To get the victim there in the first place, Oasis says an open redirect on claude.com could help mask the delivery path. The researchers say a claude.com URL could bounce the user to an arbitrary destination, which in turn made it easier to present the attack as a trusted Claude link rather than an obvious fake. The redirect was only one part of the chain, but it helped make the attack harder to spot.

Why the Attack Was Difficult to Detect

What makes the chain especially troubling is how little of it would have looked suspicious from the user’s side. Oasis says the visible prompt could appear harmless even as hidden instructions rode along underneath it, and the follow-on activity did not depend on some shady external server or obvious malware. The traffic moved through legitimate Anthropic infrastructure, using real platform features and normal-looking API behavior. Oasis says users would have had little visible indication that anything was wrong.

“The Claudy Day attack chain highlights a new reality: the prompt itself is now an attack surface,” said Saumitra Das, vice president of engineering at Qualys. “There’s no malware or compromised infrastructure involved; it is just carefully crafted instructions delivered to a model that trusts them by default. By combining hidden prompt injection, a legitimate API endpoint, and a clean domain redirect, the attack looks like normal platform traffic at every step.”

What Data Was At Risk

In the most basic scenario, Oasis says the attack could reach a user’s conversation history, stored memory, and any sensitive exchanges available within that Claude session. Even that narrower exposure could be significant. Users often turn to chatbots to summarize notes, discuss work documents, troubleshoot code, and handle other sensitive personal or business matters.

The broader risk grows when Claude has access to more than the chat window. In setups with MCP servers, tools, or enterprise integrations enabled, the injected prompt could also read files, send messages, access APIs, and interact with connected services, Oasis says.

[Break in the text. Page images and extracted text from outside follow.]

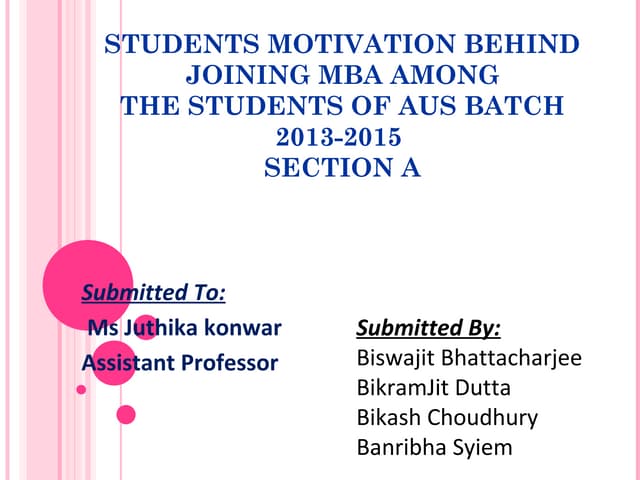 STUDENTS MOTIVATION BEHIND JOINING MBA AMONG THE STUDENTS OF AUS BATCH 2013-2015
SECTION A

Submitted To:
Ms Juthika konwar
Assistant Professor

Submitted By:
Biswajit Bhattacharjee
BikramJit Dutta
Bikash Choudhury
Banribha Syiem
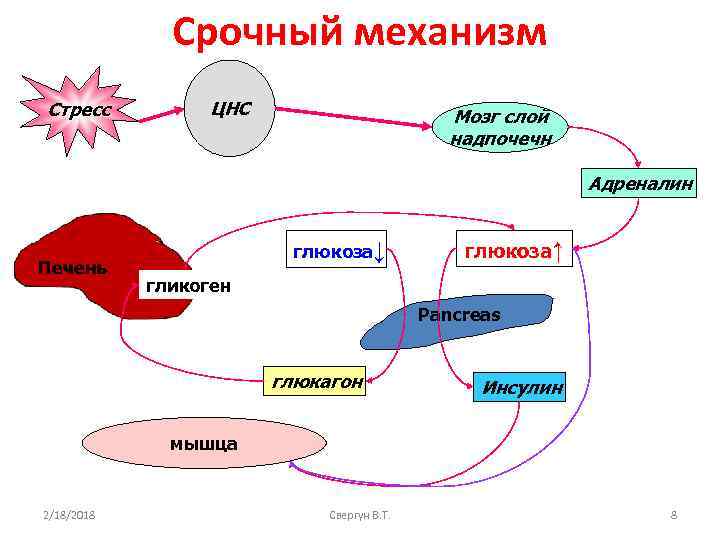 Срочный механизм

Стресс

ЦНС

Мозг слой надпочечн

Адреналин

Печень

гликоген

глюкоза↓

глюкоза↑

Pancreas

глюкагон

Инсулин

мышца

2/18/2018

Свергун В.Т.

8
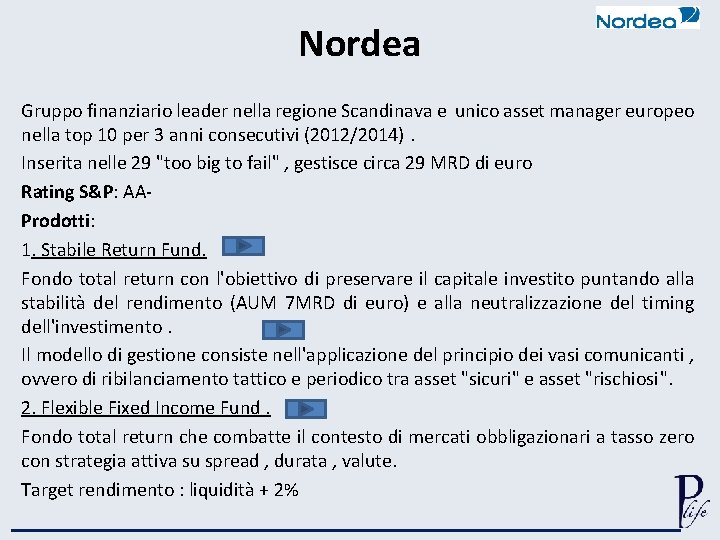 Nordea

Nordea

Gruppo finanziario leader nella regione Scandinava e unico asset manager europeo nella top 10 per 3 anni consecutivi (2012/2014) .

Inserita nelle 29 "too big to fail" , gestisce circa 29 MRD di euro

Rating S&P: AA-

Prodotti:

1. Stabile Return Fund.

Fondo total return con l'obiettivo di preservare il capitale investito puntando alla stabilità del rendimento (AUM 7MRD di euro) e alla neutralizzazione del timing dell'investimento .

Il modello di gestione consiste nell'applicazione del principio dei vasi comunicanti , ovvero di ribilanciamento tattico e periodico tra asset "sicuri" e asset "rischiosi".

2. Flexible Fixed Income Fund .

Fondo total return che combatte il contesto di mercati obbligazionari a tasso zero con strategia attiva su spread , durata , valute.

Target rendimento : liquidità + 2%

P life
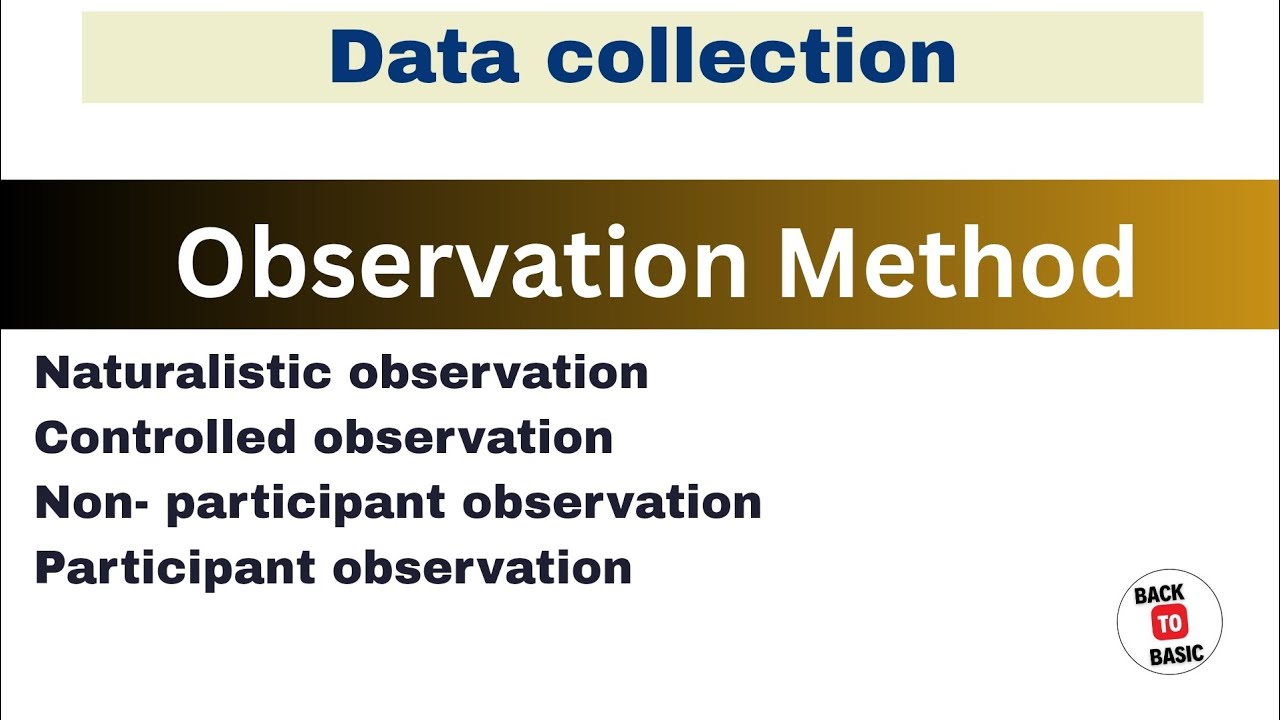 Data collection

Observation Method

Naturalistic observation
Controlled observation
Non- participant observation
Participant observation

BACK
TO
BASIC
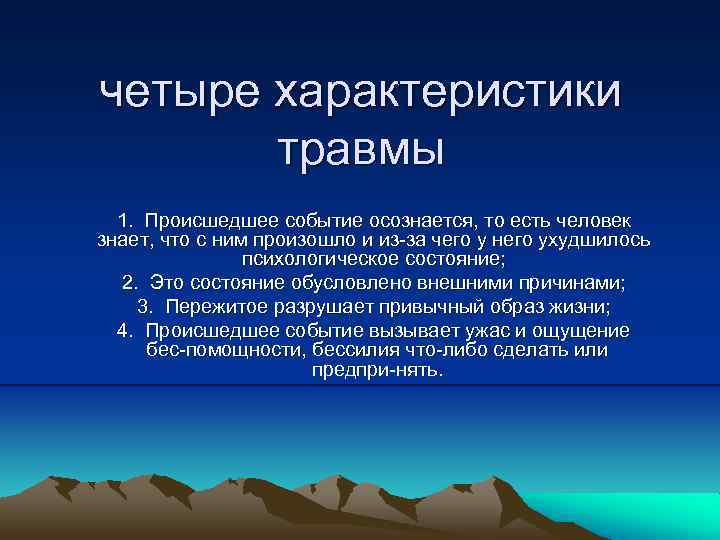 четыре характеристики травмы

1. Происшедшее событие осознается, то есть человек знает, что с ним произошло и из-за чего у него ухудшилось психологическое состояние;

2. Это состояние обусловлено внешними причинами;

3. Пережитое разрушает привычный образ жизни;

4. Происшедшее событие вызывает ужас и ощущение бес-помощности, бессилия что-либо сделать или предпри-нять.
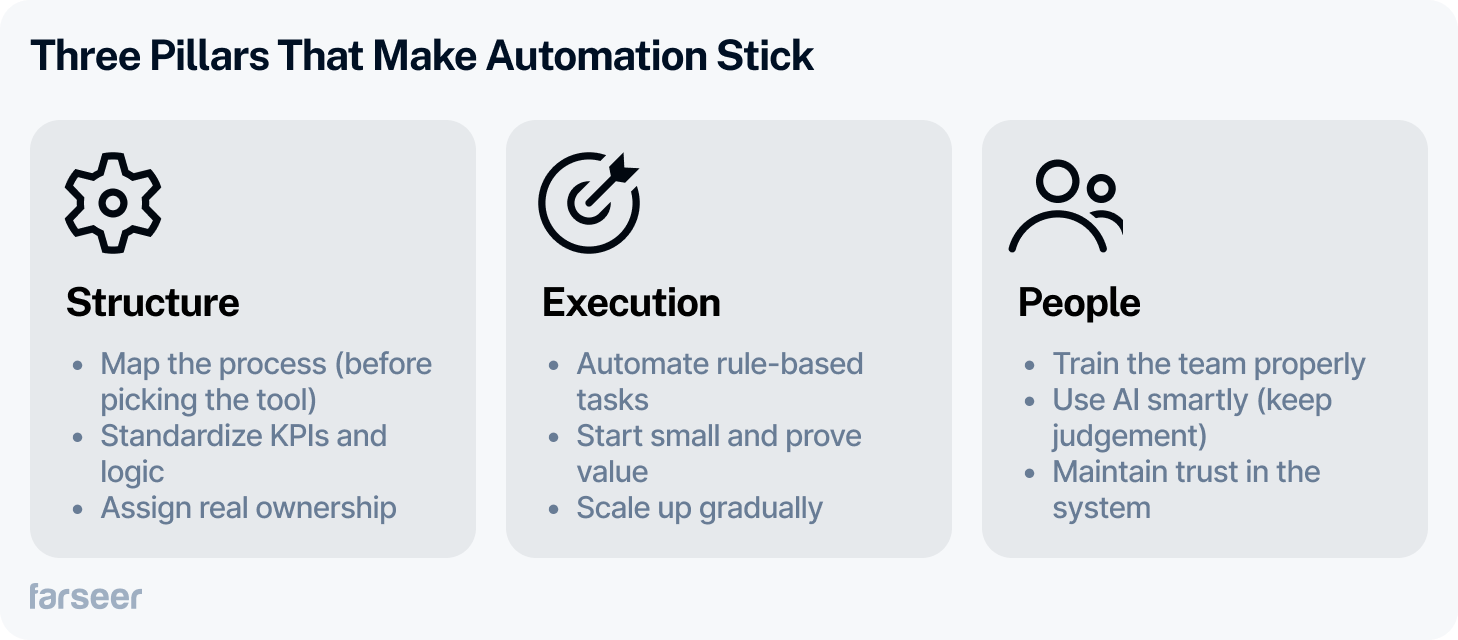 Three Pillars That Make Automation Stick

Structure

- Map the process (before picking the tool)
- Standardize KPIs and logic
- Assign real ownership

Execution

- Automate rule-based tasks
- Start small and prove value
- Scale up gradually

People

- Train the team properly
- Use AI smartly (keep judgement)
- Maintain trust in the system

farseer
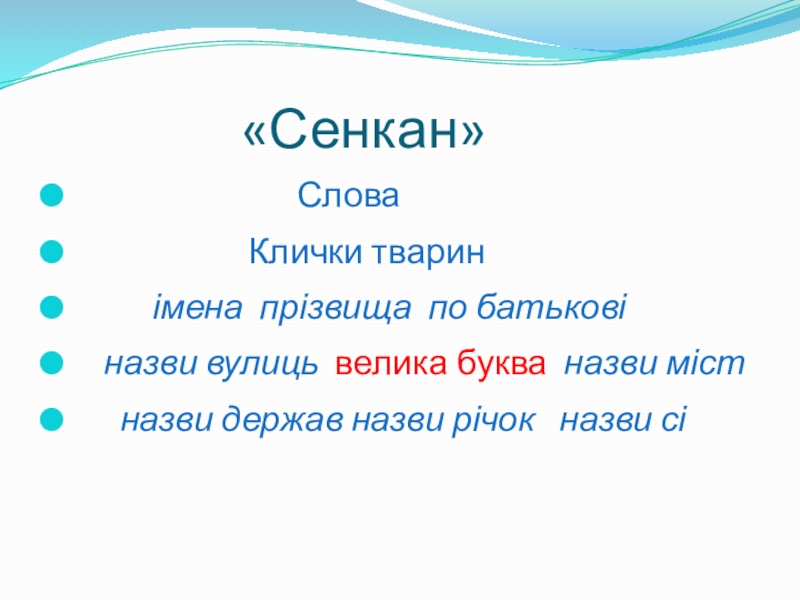 «Сенкан»

Слова

Клички тварин

імена прізвища по батькові

назви вулиць велика буква назви міст

назви держав назви річок назви сі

That wider exposure is the researchers’ warning, not a claim that every Claude deployment was equally exposed. But it points to the direction this threat model is heading as AI assistants gain more access across workplace environments.

Why This Matters Beyond Claude

The bigger issue is not limited to Claude. Oasis’s findings point to a broader trust problem across AI systems: a convenience feature that appears harmless, an instruction path the product treats as trustworthy, and an agent with enough access to take meaningful actions. Put those together, and the result can become a security issue. The danger is not just a single bug, but the way small design decisions can stack into an attack path when models are given more reach.

“These findings continue to support the growing industry sentiment that while agentic assistants, such as Claude, can be a boon to productivity and velocity, they also represent a significant business risk through unintended breaching of what’s being called the ‘Lethal Trifecta,’” said Andrew Bolster, senior R&D manager for security and AI strategy at Black Duck. “That’s where agents are exposed to untrusted content— in this case, the URL parameter injection—access to private data, and the ability to externally communicate.”

Response and Remediation

Anthropic said it fixed the prompt-injection issue after Oasis disclosed the findings, while the open redirect and Files API issues were still being addressed when the report was published.

For organizations using Claude with MCP servers or other integrations, the more immediate lesson is to require explicit user confirmation before allowing an agent to use tools on an initial prompt and to review the permissions attached to agent sessions the way they would audit IAM or service-account access.

For platform builders, the findings point to a wider design problem that is unlikely to be unique to Claude. Security teams may need to take a harder look at how AI systems handle URL parameters, validate redirects, and expose internal APIs inside execution environments, especially when those systems are trusted to act on a user’s behalf.